Additional factors may influence the purchase price to an extent that the calculated deposit premium doesn’t necessarily bear a strong relationship to the value of the core deposit base to the acquirer. This influence is often less relevant in branch transactions where the deposit base is the primary driver of the transaction and the relationship between the purchase price and the deposit base is more direct. Figure 8 presents deposit premiums paid in whole bank acquisitions as compared to premiums paid in branch transactions.
Deposit premiums paid in branch transactions have generally been less volatile than tangible book value premiums paid in whole bank acquisitions. Only two branch transactions with reported premium data have occurred year-to-date in 2024. For those transactions, the deposit premiums were 7.5% and 4.0%. The lack of branch transactions, though, is indictive of their value. With high short-term funding costs and tight liquidity, few banks have been willing to part with stable, low-cost core deposits.
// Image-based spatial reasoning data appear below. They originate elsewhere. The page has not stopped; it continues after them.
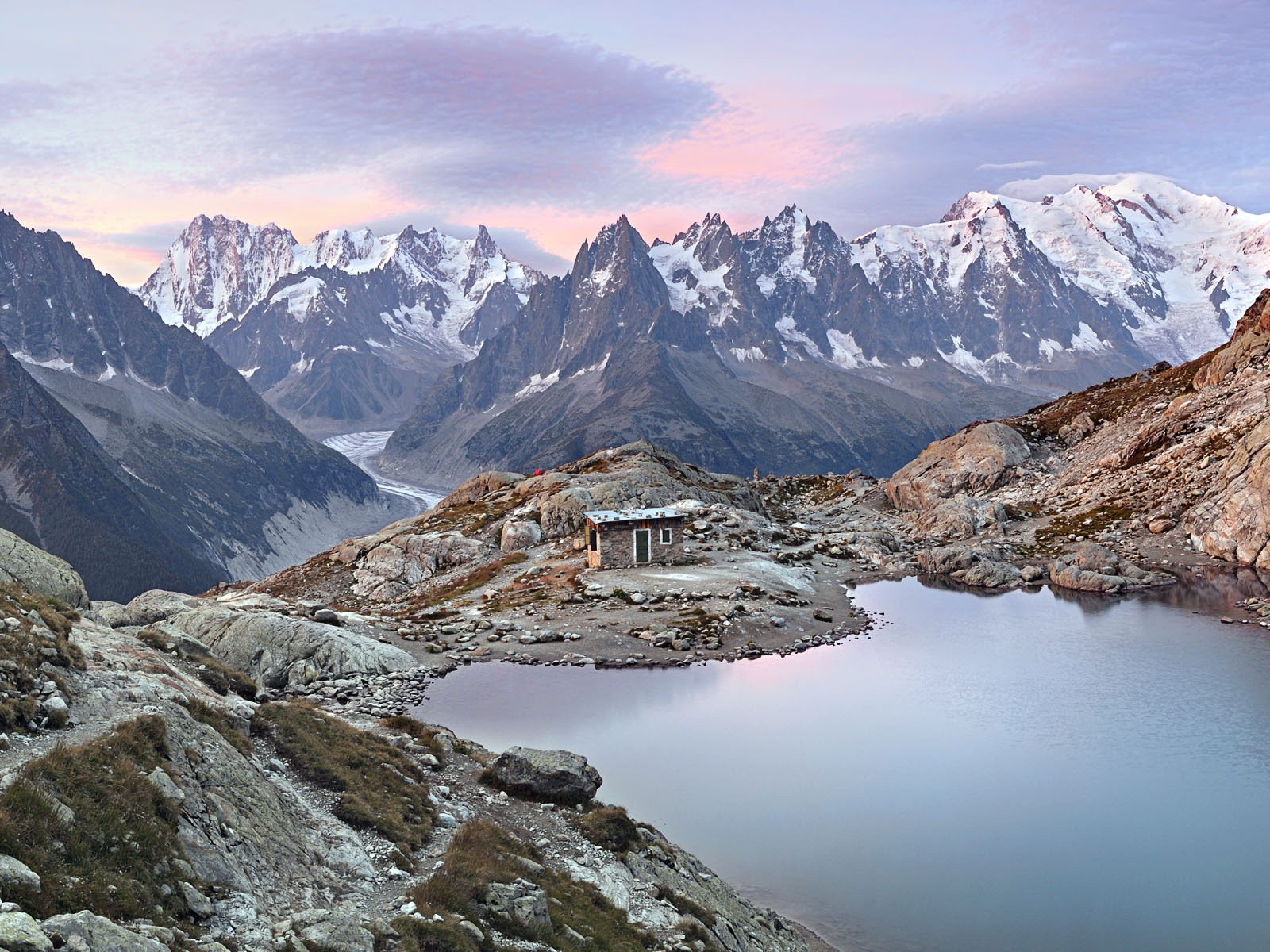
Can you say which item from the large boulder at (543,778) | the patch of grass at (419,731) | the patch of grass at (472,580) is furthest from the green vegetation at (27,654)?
the patch of grass at (472,580)

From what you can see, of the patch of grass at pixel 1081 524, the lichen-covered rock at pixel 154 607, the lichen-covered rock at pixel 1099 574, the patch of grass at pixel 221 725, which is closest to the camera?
the patch of grass at pixel 221 725

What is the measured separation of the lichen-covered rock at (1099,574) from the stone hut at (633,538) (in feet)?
138

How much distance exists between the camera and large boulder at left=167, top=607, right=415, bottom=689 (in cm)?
6041

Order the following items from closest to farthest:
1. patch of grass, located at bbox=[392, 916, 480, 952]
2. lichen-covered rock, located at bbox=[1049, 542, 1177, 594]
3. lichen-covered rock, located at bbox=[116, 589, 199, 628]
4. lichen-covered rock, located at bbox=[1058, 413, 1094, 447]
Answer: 1. patch of grass, located at bbox=[392, 916, 480, 952]
2. lichen-covered rock, located at bbox=[116, 589, 199, 628]
3. lichen-covered rock, located at bbox=[1049, 542, 1177, 594]
4. lichen-covered rock, located at bbox=[1058, 413, 1094, 447]

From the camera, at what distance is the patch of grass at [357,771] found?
2970cm

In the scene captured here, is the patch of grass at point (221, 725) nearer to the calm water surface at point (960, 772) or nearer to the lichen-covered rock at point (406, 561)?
the calm water surface at point (960, 772)

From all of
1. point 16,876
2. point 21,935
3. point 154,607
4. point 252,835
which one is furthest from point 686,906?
point 154,607

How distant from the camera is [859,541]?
126312mm

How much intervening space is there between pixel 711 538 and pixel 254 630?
194ft

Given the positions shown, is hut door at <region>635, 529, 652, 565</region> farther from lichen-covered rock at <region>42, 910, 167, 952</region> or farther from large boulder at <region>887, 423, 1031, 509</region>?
lichen-covered rock at <region>42, 910, 167, 952</region>

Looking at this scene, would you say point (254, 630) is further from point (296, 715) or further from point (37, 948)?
point (37, 948)

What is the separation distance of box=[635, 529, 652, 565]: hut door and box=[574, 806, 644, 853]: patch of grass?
6121 centimetres

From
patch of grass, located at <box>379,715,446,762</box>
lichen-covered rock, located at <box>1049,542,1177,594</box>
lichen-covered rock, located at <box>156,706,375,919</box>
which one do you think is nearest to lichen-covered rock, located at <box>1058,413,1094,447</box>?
lichen-covered rock, located at <box>1049,542,1177,594</box>

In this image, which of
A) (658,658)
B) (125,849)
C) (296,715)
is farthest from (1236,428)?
(125,849)
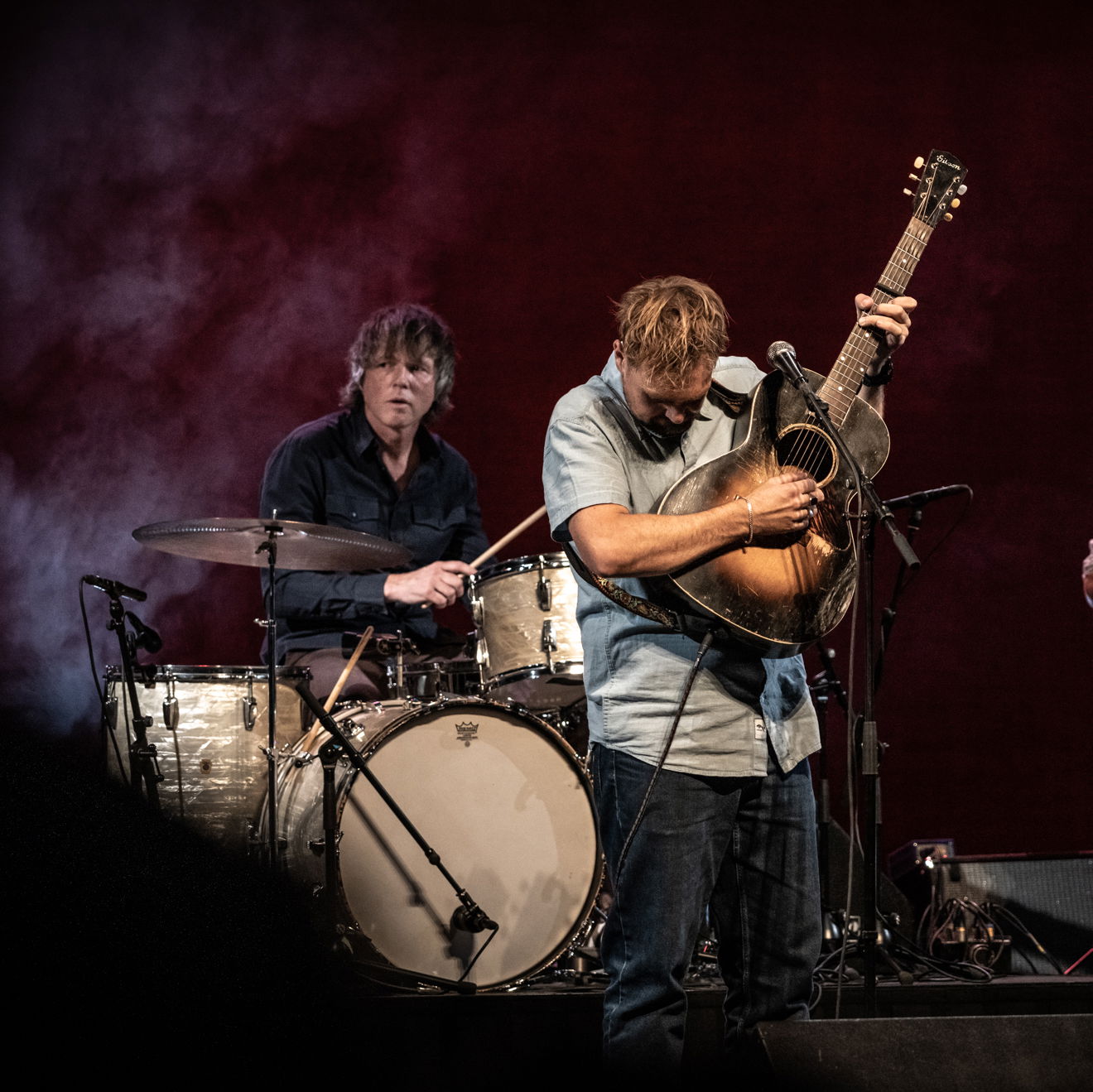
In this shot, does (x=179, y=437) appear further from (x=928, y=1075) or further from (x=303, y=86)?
(x=928, y=1075)

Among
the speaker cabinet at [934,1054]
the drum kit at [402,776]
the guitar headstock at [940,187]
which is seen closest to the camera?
the speaker cabinet at [934,1054]

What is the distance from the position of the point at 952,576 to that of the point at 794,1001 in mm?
3568

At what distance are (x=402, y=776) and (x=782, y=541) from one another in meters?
1.84

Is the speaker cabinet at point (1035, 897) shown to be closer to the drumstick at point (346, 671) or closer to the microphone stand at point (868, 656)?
the microphone stand at point (868, 656)

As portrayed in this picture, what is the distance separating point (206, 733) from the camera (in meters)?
4.13

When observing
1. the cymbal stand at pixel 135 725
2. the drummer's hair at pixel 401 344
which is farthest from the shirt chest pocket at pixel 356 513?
the cymbal stand at pixel 135 725

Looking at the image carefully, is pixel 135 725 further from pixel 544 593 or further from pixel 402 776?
pixel 544 593

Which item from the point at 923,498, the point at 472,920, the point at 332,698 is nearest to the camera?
the point at 923,498

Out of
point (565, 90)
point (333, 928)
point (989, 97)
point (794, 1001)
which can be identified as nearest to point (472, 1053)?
point (333, 928)

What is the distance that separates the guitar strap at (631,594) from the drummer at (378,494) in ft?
5.68

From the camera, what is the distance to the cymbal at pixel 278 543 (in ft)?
→ 12.4

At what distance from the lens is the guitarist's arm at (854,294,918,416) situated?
2643 millimetres

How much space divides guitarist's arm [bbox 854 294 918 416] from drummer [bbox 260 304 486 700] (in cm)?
192

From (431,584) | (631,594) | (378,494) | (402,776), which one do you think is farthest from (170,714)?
(631,594)
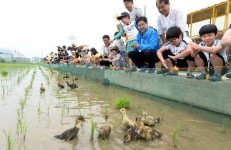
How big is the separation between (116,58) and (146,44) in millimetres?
2718

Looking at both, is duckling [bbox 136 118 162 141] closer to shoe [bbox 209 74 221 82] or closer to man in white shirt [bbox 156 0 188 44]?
shoe [bbox 209 74 221 82]

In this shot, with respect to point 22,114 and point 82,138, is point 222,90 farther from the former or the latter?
point 22,114

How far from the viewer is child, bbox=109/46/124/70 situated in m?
10.0

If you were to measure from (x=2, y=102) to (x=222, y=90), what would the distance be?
13.4ft

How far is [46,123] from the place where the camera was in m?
4.10

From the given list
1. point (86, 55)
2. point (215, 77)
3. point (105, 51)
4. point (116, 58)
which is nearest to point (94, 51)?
point (86, 55)

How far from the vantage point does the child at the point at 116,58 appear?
10.0 meters

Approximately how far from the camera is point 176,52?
6.07 meters

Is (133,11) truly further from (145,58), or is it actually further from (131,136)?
(131,136)

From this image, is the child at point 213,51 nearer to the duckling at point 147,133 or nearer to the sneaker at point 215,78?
the sneaker at point 215,78

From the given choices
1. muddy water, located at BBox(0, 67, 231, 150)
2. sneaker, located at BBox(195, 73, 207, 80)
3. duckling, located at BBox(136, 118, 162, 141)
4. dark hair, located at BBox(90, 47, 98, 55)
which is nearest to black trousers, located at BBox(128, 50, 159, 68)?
muddy water, located at BBox(0, 67, 231, 150)

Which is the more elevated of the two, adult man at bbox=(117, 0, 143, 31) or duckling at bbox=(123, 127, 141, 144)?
adult man at bbox=(117, 0, 143, 31)

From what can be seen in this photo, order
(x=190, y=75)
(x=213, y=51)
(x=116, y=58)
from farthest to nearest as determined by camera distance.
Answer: (x=116, y=58) < (x=190, y=75) < (x=213, y=51)

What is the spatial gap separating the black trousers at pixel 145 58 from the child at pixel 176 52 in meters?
0.80
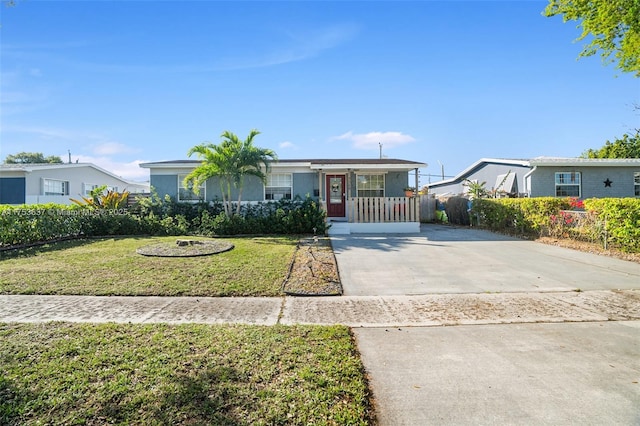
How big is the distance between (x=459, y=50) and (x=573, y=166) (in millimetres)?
10665

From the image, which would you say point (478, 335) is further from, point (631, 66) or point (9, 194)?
point (9, 194)

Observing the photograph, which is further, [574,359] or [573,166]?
[573,166]

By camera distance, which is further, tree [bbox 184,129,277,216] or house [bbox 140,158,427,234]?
house [bbox 140,158,427,234]

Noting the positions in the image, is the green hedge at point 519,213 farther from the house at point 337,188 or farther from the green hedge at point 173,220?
the green hedge at point 173,220

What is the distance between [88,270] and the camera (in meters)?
6.66

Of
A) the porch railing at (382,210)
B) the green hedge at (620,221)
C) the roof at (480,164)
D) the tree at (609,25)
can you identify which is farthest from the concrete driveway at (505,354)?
the roof at (480,164)

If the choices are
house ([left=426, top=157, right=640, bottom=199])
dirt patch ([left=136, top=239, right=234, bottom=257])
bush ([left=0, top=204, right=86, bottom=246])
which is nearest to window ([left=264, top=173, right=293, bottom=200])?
dirt patch ([left=136, top=239, right=234, bottom=257])

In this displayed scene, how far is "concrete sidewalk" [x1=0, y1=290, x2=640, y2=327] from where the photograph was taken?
13.6ft

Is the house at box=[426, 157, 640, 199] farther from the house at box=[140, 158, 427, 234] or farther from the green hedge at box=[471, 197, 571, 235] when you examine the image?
the house at box=[140, 158, 427, 234]

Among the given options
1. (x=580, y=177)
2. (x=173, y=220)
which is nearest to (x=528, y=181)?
(x=580, y=177)

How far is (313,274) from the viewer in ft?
21.2

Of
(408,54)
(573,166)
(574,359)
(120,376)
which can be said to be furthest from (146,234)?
(573,166)

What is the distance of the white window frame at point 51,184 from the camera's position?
1911cm

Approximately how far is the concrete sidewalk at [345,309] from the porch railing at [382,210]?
8.39 metres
Figure 7: CDI Recorded vs. Deposit Premium
Figure 8: Average Deposit Premiums Paid
Based on the data for acquisitions for which core deposit intangible detail was reported, a majority of banks selected a ten-year amortization term for the CDI values booked. Less than 10% of transactions for which data was available selected amortization terms longer than ten years. Amortization methods were somewhat more varied, but an accelerated amortization method, including the sum-of-the-years digits method, was selected in approximately two-thirds of these transactions.